For instance, being 55–64 years (RRR = 9.40, CI: 1.28, 69.22), and 65 years or older (RRR = 13.33, CI: 1.81, 98.14) increased the risk of diabetes but not pre-diabetes. Furthermore, being male (RRR = 1.39, 95% CI: 1.12, 1.71), having an income of less than $15,000 (RRR = 2.40, 95% CI: 1.67, 3.43), $15,000–<$25,000 (RRR = 1.78, 95% CI: 11.36, 2.33), $25,000–<$35,000 (RRR = 1.76, 95% CI: 1.29, 2.40) and being physically inactive (RRR = 1.59, 95% CI: 1.26, 2.00) also significantly increased the risk of diabetes but not pre-diabetes. It was interesting to note that the risk of diabetes decreased with increasing income levels. No biologically meaningful significant interactions were detected.

Discussion

This study was designed to estimate the burden of pre-diabetes and diabetes in Florida and to investigate their predictors in this population. Most previous studies have investigated the predictors of either pre-diabetes or diabetes in separate models. Thus, no past studies have investigated the two conditions in the same model in an attempt to assess how the associations between the outcomes (pre-diabetes and diabetes) and the suspected predictors vary depending on the level of the outcome. Therefore, this study is among the first to use multinomial models to investigate the predictors of both pre-diabetes and diabetes. Although multinomial logistic regression model offers insight into risk factors and their complex relationships with health outcomes, not many studies have used them. The modeling approach used in this study (i.e. multinomial logistic regression) provides an insightful tool to epidemiological investigations and is important in the investigation of categorical outcomes with more than two levels. The findings of this study will be important for guiding programming decisions and resource allocation for disease control and prevention.

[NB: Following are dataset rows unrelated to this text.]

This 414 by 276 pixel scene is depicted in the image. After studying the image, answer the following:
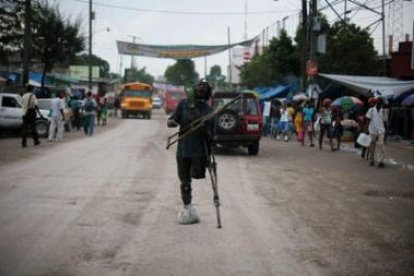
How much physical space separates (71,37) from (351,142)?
24.1m

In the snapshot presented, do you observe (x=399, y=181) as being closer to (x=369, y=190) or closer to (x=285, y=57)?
(x=369, y=190)

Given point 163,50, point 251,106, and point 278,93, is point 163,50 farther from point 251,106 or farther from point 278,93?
point 251,106

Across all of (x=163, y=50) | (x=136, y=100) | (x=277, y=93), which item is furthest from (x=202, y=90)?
(x=136, y=100)

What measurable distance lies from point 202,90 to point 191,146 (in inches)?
30.6

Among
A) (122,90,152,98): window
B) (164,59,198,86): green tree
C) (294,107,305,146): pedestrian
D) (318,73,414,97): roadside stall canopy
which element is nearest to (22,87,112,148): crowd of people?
(294,107,305,146): pedestrian

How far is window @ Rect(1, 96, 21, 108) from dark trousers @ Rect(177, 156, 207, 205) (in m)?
16.9

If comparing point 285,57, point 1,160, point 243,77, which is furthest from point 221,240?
point 243,77

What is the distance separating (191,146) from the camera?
28.6 ft

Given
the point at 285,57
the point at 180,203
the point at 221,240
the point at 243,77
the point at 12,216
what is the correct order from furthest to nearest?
the point at 243,77 → the point at 285,57 → the point at 180,203 → the point at 12,216 → the point at 221,240

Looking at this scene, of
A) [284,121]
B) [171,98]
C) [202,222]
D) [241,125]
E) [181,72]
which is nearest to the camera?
[202,222]

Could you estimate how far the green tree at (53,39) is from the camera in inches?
1674

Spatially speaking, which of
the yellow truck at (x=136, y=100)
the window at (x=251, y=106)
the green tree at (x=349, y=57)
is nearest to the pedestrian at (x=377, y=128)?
the window at (x=251, y=106)

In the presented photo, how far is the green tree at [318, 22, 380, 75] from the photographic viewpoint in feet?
122

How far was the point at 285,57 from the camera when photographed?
129 feet
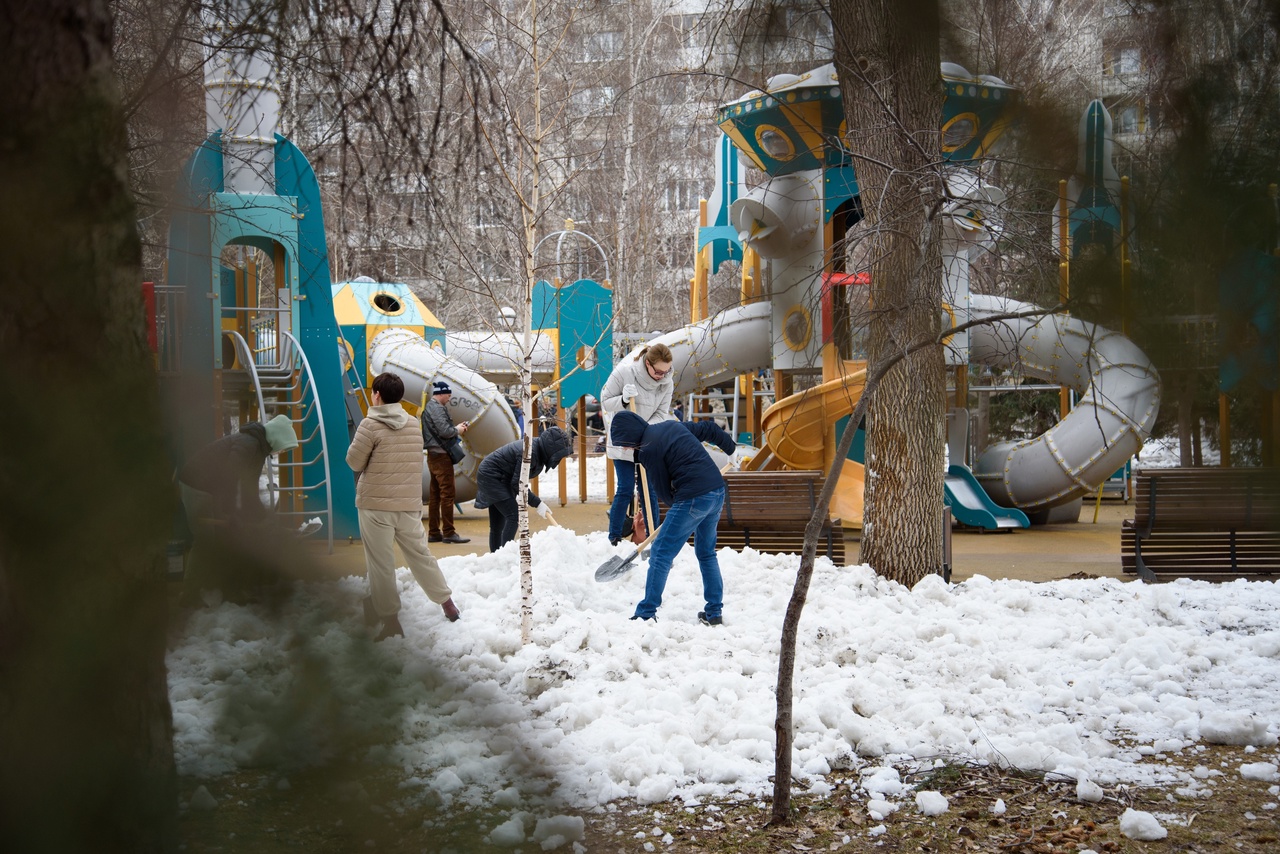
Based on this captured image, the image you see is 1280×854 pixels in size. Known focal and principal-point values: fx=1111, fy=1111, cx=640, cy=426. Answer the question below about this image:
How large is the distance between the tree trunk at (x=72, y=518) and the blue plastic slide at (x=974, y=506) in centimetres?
1115

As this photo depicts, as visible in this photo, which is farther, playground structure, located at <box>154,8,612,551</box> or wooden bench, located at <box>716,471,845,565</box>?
wooden bench, located at <box>716,471,845,565</box>

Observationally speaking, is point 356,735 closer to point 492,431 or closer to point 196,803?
point 196,803

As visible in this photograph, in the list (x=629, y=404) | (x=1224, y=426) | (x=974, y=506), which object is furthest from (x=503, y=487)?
(x=1224, y=426)

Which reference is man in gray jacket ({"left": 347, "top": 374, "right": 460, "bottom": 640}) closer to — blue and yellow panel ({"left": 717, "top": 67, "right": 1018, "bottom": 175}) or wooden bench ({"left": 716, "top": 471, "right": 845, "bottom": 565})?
blue and yellow panel ({"left": 717, "top": 67, "right": 1018, "bottom": 175})

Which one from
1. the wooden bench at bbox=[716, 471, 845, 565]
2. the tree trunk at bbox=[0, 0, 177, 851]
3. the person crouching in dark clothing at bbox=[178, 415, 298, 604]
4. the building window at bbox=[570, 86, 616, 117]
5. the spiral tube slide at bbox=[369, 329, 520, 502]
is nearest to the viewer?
the tree trunk at bbox=[0, 0, 177, 851]

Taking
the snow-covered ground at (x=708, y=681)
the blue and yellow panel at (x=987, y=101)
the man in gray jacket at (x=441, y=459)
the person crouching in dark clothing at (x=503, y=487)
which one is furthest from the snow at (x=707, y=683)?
the man in gray jacket at (x=441, y=459)

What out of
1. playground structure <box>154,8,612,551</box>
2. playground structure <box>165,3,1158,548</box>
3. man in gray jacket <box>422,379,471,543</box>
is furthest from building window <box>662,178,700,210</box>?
man in gray jacket <box>422,379,471,543</box>

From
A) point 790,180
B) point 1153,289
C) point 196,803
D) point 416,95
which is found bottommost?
point 196,803

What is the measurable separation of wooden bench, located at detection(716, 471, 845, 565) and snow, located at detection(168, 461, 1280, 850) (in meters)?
0.69

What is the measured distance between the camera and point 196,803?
0.83 m

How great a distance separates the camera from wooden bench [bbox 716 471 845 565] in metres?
8.53

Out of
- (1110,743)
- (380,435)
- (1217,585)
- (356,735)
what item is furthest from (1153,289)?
(1217,585)

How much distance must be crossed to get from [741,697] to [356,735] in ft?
13.4

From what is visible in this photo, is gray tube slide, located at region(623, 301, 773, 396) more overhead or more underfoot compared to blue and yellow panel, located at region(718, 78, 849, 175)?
more underfoot
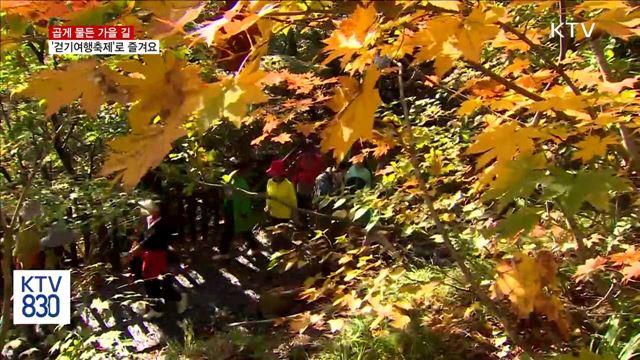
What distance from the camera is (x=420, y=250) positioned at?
4508mm

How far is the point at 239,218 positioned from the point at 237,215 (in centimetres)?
4

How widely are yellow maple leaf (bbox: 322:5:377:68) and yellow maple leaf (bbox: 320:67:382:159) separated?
0.24ft

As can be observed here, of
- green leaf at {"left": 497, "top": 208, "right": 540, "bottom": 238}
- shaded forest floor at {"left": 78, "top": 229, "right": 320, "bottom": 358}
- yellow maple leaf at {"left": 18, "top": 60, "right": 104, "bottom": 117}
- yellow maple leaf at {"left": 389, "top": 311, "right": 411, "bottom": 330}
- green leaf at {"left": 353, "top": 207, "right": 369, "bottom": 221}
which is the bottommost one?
shaded forest floor at {"left": 78, "top": 229, "right": 320, "bottom": 358}

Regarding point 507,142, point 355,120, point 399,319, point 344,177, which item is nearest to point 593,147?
point 507,142

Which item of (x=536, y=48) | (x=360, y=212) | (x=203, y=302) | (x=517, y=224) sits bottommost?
(x=203, y=302)

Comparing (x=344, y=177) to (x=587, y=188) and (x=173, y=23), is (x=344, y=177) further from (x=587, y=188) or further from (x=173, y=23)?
(x=173, y=23)

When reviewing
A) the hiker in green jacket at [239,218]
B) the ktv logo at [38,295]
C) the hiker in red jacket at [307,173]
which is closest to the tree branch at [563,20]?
the ktv logo at [38,295]

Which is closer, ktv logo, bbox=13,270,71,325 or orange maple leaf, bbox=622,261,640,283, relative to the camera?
orange maple leaf, bbox=622,261,640,283

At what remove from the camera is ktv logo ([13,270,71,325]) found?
2895 millimetres

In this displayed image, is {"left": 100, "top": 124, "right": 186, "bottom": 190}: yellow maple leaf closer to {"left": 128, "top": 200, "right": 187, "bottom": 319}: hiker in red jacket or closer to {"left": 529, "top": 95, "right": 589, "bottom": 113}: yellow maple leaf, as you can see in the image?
{"left": 529, "top": 95, "right": 589, "bottom": 113}: yellow maple leaf

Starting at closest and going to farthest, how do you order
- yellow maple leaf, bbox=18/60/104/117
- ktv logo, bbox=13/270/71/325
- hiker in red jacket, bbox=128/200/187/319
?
yellow maple leaf, bbox=18/60/104/117
ktv logo, bbox=13/270/71/325
hiker in red jacket, bbox=128/200/187/319

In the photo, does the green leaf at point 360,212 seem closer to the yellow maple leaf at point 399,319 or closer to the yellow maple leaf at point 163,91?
the yellow maple leaf at point 399,319

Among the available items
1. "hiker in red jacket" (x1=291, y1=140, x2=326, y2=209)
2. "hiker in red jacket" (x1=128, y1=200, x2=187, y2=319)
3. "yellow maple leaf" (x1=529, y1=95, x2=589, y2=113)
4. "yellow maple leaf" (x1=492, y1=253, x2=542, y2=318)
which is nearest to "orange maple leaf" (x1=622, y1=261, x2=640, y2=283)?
"yellow maple leaf" (x1=492, y1=253, x2=542, y2=318)

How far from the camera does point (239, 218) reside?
6879 mm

Although the prevalence of pre-diabetes and diabetes continue to rise in the United States [21], it remains widely unreported at the state level compared to available documentation at the national level. This makes understanding existing disparities for both conditions challenging. A prevalence study in Florida reported 2010 estimates of self-reported diabetics to be 10.4% (95% confidence interval [95% CI]: 9.8, 11.1) [22]. Our study indicates the prevalence has since increased to 12.1% (95% CI: 11.32, 12.85). This finding is consistent with reports by the CDC illustrating an increasing trend in prevalence of both conditions over the past decade [13]. Furthermore, the results of our study show that the prevalence of pre-diabetes and diabetes increased with increasing age and BMI. Thus, the increase in pre-diabetes and diabetes can be closely linked to an increasing aging population, as well as, a worsening obesity problem.

Evidence from this data suggests that self-reported pre-diabetes and diabetes is significantly associated with being overweight or obese, hypertensive, hypercholesterolemic, and arthritic. Several studies have identified significant associations of pre-diabetes and diabetes with these risk factors among diverse populations [2331]. However, to our knowledge, this is the first to identify a significant association between arthritis and pre-diabetes.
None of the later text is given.